388話 自由の身

 大井川城 一色政孝


 1575年冬


 先日駿河より人が寄越された。

 義助様が関東行脚を終えて、近くこちらに向かう支度を進めているというものである。

 そして今日、駿河から出られた義助様一行はいくらかの護衛を伴って大井川城に入られた。俺が注意したこともあってか、その護衛は割としっかりと装備も数も整えられていた。

 だからといって油断は出来ないわけだが。


「小田原城で氏助と会ってきた。氏俊や一部北条の家臣らの補佐もあって、どうにか立て直しが進んでいたようである」

「それは安心いたしました。一時でも城で匿っていたこともあり、気になってはいたのです」


 小田原城の北条氏助とは、かつて今川家に逃れてきていた国増丸のことである。

 氏真様の猶子となり、北条氏政・氏直親子に代わって今川家臣として再び歩み始める北条家の当主となった。その際に義助様より偏諱を与えられたのだ。

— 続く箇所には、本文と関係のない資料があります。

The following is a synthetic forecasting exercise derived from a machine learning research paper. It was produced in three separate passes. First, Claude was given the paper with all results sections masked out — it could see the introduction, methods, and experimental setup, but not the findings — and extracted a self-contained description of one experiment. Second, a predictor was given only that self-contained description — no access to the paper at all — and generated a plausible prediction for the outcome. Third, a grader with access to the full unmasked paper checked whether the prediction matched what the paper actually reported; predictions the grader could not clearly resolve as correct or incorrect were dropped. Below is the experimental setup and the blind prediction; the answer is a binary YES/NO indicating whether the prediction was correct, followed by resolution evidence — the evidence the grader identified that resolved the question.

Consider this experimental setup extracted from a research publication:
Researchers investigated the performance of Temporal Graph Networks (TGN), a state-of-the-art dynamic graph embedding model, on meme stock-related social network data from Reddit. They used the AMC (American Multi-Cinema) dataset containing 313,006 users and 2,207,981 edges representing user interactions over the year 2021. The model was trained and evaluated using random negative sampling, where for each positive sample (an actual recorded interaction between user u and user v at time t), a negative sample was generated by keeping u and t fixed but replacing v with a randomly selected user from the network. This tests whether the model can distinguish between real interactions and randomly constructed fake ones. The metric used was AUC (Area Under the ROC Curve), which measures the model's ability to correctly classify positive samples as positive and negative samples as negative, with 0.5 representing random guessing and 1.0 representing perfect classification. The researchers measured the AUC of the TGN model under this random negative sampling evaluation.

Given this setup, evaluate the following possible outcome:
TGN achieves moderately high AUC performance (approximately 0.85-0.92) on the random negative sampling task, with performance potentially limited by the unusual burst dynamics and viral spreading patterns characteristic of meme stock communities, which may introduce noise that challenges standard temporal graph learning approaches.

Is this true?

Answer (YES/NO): NO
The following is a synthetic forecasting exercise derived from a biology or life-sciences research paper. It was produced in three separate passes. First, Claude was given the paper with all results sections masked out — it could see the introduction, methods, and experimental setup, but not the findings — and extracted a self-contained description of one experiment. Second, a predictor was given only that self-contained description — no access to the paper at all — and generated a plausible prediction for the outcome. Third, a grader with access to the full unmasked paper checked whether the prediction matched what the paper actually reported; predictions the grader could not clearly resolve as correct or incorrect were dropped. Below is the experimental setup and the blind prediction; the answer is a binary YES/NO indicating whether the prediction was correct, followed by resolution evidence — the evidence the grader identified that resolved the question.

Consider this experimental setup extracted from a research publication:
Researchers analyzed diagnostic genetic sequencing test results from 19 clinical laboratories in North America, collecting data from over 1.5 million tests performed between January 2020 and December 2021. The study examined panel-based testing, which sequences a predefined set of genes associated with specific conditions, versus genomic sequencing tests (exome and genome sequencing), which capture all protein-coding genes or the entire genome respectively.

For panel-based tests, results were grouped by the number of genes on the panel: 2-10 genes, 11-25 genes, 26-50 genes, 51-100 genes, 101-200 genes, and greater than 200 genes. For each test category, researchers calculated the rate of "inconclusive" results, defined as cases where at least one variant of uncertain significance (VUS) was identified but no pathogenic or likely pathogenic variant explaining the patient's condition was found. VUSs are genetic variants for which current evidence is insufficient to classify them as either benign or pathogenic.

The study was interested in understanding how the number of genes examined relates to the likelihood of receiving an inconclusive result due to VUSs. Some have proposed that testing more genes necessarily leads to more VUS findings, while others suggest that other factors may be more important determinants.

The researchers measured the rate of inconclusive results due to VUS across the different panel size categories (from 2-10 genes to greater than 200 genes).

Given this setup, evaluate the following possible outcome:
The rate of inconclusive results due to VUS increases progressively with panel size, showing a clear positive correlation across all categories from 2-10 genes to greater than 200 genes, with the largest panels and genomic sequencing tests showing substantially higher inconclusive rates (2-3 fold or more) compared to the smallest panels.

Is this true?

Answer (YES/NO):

「何かあれば必ず力になりたいとも申しておった。いち家臣という立場にはなったが、北条の結束は相当に強い。氏政が生かされたからであろうかな」

「そこまでは分かりかねますが・・・」

「まぁそれは良い。政孝を困らせるつもりはないのだ。私も鶴のことで大きな恩がある故な。私の力が必要となればいつでも言うが良い。今はまだ何もないが、いずれ何か返すことくらいは出来るであろう」


 義助様の正室である鶴見姫は、駿河の港まで一色家や朝倉家の船団に護衛されてたどり着き、そして今川館にて義助様と再会を果たされた。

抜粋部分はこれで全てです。